TRAVAIL DEMANDÉ | Peux-tu recopier intégralement le texte sur les nouvelles lignes de clivage, sans y changer un seul mot ni signe ?

DOCUMENT |
━━━

DE NOUVELLES LIGNES DE CLIVAGE
Il n’existe pas une seule ligne de clivage entre le pouvoir d’une part et l’opposition d’autre part : il existe des lignes de clivages au sein de l’opposition politique, lignes basées sur la suspicion et l’importance des ego; une ligne de clivage née de la naissance de la DMK: un processus unitaire n’ayant pas pu être mis en place dès février ou mars 2020, des regroupements politiques ou citoyens vivent une certaine division selon qu’ils sympathisent ou non avec la DMK; une mésentente rendue publique entre le prélat de la DMK et la hiérarchie de l’Église Catholique.
Il convient de rappeler que tout cela se déroule dans UNE ATMOSPHÈRE SOCIOPOLITIQUE NÉGATIVE.

━━━

DONNÉES FOURNIES |
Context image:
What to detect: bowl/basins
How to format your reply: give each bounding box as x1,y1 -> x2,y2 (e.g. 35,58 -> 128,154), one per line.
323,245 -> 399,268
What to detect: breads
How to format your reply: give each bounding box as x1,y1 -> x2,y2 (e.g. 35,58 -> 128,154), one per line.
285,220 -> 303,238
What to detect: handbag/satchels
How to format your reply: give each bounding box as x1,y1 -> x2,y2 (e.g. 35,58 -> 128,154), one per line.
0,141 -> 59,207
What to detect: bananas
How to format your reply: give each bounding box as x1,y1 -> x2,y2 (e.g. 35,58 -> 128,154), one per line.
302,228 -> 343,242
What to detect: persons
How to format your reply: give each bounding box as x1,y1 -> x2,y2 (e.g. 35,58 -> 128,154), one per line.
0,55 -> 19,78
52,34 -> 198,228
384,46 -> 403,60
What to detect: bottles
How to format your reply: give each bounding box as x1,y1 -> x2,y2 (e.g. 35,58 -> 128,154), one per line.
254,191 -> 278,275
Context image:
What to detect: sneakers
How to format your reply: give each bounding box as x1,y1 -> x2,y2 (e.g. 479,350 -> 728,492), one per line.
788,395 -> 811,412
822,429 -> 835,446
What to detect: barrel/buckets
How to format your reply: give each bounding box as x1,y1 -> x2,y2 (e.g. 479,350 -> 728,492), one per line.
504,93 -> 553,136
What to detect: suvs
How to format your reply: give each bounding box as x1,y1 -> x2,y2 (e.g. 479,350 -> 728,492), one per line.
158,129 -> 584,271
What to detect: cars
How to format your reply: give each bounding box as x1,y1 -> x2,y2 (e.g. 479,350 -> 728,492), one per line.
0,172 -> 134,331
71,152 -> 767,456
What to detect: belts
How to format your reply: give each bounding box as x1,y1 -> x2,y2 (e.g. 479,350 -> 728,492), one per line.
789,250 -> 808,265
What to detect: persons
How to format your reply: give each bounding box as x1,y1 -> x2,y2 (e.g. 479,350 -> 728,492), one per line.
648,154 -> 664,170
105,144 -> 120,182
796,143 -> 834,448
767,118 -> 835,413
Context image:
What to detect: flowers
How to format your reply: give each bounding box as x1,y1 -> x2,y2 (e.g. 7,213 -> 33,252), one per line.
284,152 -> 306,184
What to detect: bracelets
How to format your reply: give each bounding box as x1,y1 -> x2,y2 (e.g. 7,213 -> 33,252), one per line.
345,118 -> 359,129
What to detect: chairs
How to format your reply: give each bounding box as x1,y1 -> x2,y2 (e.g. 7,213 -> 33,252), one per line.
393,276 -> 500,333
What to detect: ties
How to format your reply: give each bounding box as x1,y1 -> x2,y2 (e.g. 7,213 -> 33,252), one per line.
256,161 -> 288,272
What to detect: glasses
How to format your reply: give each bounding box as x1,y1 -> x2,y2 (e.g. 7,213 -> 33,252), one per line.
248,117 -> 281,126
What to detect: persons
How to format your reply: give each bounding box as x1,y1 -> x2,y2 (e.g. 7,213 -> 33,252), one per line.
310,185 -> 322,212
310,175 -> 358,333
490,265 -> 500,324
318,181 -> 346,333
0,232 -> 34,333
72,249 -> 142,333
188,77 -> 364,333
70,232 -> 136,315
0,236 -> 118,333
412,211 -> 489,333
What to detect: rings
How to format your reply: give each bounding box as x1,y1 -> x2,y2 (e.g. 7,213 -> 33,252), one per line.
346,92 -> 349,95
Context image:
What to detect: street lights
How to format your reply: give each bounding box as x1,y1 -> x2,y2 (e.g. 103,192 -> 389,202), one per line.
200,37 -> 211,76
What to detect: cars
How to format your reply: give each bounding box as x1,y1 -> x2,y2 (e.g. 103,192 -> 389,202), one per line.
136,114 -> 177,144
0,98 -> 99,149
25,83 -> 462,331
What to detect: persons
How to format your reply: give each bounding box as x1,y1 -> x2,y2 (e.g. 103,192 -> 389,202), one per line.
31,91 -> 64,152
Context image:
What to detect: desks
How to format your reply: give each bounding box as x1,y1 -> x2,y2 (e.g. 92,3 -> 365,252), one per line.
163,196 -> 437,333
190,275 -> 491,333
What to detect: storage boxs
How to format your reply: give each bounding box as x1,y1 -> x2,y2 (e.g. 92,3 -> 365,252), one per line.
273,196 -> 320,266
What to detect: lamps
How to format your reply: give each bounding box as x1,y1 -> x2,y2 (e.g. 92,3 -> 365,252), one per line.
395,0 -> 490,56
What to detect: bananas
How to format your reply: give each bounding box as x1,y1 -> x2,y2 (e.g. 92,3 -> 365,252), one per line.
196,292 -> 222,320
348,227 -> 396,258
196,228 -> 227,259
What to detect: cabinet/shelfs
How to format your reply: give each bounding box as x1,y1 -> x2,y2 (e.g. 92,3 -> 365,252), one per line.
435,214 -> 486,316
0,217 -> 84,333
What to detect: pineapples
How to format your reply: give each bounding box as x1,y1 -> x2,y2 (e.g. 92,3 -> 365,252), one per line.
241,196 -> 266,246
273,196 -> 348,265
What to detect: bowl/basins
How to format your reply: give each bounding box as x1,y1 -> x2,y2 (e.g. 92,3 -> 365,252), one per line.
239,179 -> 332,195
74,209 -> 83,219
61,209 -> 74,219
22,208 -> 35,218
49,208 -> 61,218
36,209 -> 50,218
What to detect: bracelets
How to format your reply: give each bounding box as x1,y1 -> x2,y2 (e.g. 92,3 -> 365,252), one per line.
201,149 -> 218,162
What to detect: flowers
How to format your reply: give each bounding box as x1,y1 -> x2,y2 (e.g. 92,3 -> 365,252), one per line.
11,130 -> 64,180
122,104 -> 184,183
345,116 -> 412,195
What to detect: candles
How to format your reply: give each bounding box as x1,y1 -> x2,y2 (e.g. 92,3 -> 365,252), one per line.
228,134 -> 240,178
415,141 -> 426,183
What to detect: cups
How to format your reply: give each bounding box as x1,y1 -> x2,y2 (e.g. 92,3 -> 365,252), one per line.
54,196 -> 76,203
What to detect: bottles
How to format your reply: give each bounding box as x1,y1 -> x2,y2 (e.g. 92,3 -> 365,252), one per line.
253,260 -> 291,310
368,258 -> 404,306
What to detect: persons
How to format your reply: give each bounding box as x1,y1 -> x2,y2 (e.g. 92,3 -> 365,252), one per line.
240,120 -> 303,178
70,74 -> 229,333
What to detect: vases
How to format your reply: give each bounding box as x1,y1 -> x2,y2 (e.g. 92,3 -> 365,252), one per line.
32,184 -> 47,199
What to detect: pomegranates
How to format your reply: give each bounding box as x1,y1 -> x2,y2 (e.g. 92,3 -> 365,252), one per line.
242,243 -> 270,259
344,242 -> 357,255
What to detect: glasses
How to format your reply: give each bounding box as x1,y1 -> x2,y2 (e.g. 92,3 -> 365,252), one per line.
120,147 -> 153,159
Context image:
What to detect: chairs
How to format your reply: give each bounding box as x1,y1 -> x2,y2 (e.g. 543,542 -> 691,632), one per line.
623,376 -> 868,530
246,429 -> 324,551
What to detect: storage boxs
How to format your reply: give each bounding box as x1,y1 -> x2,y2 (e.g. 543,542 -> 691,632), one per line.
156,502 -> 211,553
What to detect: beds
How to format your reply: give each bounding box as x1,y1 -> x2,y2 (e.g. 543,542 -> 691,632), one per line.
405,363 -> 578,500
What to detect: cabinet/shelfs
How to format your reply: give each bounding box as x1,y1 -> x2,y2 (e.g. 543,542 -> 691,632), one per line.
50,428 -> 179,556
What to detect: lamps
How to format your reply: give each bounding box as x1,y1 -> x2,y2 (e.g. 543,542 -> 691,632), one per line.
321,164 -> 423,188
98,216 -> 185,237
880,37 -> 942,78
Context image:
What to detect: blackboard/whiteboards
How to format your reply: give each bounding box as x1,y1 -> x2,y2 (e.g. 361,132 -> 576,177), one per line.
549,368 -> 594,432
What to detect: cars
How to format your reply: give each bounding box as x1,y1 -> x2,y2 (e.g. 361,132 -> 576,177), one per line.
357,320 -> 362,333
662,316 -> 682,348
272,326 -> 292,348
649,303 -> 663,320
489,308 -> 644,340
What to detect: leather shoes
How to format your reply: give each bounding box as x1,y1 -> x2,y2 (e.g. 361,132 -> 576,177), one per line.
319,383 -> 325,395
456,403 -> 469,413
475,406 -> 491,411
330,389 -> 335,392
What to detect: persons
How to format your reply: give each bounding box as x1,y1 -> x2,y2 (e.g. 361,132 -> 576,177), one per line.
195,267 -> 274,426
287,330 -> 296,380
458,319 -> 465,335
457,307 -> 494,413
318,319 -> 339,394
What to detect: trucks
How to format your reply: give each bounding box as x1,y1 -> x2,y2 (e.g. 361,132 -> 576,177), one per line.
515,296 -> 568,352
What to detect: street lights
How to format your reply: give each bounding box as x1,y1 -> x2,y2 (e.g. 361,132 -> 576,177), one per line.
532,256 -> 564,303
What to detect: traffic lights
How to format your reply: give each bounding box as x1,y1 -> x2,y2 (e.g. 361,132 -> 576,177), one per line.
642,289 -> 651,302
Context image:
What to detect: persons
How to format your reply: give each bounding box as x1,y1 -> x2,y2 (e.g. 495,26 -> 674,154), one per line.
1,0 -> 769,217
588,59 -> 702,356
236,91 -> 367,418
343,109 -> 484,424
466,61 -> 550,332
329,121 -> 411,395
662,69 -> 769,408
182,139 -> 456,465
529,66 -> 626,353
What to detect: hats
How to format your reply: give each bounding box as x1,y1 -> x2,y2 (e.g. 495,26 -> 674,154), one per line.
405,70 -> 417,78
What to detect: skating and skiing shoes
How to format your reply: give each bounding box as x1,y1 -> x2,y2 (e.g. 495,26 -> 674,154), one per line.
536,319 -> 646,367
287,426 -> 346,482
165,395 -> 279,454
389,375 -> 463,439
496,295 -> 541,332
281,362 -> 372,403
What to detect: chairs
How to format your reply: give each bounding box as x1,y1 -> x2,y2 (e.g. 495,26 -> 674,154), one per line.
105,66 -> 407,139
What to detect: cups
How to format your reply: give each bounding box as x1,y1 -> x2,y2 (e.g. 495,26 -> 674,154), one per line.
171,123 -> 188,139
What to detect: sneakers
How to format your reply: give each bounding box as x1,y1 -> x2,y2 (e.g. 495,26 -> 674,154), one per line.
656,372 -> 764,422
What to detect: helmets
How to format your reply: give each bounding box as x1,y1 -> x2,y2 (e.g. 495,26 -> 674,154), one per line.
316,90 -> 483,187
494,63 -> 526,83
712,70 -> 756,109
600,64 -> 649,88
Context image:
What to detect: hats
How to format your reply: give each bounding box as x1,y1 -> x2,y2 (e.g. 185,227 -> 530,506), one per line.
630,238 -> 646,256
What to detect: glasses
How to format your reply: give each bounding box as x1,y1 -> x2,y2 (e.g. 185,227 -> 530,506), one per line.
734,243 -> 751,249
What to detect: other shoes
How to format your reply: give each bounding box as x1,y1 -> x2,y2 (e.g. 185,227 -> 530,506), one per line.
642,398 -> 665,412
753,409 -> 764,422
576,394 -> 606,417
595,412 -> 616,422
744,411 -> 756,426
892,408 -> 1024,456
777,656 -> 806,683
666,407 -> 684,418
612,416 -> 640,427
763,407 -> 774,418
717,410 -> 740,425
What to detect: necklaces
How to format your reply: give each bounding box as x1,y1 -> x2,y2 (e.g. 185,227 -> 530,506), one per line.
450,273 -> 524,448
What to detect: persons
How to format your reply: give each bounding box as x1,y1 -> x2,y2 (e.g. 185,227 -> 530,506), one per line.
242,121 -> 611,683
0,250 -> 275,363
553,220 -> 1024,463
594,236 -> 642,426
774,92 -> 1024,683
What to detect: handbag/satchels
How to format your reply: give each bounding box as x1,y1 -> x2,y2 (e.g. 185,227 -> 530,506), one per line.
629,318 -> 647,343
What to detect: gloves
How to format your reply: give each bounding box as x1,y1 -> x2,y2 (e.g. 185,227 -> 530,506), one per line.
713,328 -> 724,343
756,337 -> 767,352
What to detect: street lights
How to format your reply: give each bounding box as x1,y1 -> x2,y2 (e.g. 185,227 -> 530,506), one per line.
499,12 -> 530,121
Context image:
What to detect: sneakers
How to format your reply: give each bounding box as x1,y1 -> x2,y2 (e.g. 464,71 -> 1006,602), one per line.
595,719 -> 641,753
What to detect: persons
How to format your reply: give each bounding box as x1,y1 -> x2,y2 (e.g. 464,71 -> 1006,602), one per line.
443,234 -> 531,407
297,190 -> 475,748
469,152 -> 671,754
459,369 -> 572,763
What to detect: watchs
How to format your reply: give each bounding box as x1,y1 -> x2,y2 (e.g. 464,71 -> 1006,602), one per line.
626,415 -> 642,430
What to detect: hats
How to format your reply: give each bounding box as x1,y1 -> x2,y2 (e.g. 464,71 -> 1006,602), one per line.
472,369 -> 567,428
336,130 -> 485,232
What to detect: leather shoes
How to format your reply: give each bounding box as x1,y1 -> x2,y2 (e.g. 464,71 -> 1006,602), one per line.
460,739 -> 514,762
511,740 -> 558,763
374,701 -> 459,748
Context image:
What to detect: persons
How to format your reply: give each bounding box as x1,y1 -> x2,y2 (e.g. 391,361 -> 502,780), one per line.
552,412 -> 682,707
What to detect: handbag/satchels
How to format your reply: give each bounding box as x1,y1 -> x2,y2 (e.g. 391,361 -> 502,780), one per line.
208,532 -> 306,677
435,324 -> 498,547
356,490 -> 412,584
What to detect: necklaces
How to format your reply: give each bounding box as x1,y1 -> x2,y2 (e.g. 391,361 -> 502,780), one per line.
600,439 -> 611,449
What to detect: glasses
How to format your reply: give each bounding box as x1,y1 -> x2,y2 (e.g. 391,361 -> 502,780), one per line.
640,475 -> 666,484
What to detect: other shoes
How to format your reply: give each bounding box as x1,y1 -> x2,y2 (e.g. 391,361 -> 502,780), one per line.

━━━

SOLUTION |
DE NOUVELLES LIGNES DE CLIVAGE
Il n’existe pas une seule ligne de clivage entre le pouvoir d’une part et l’opposition d’autre part : il existe des lignes de clivages au sein de l’opposition politique, lignes basées sur la suspicion et l’importance des ego; une ligne de clivage née de la naissance de la DMK: un processus unitaire n’ayant pas pu être mis en place dès février ou mars 2020, des regroupements politiques ou citoyens vivent une certaine division selon qu’ils sympathisent ou non avec la DMK; une mésentente rendue publique entre le prélat de la DMK et la hiérarchie de l’Église Catholique.
Il convient de rappeler que tout cela se déroule dans UNE ATMOSPHÈRE SOCIOPOLITIQUE NÉGATIVE.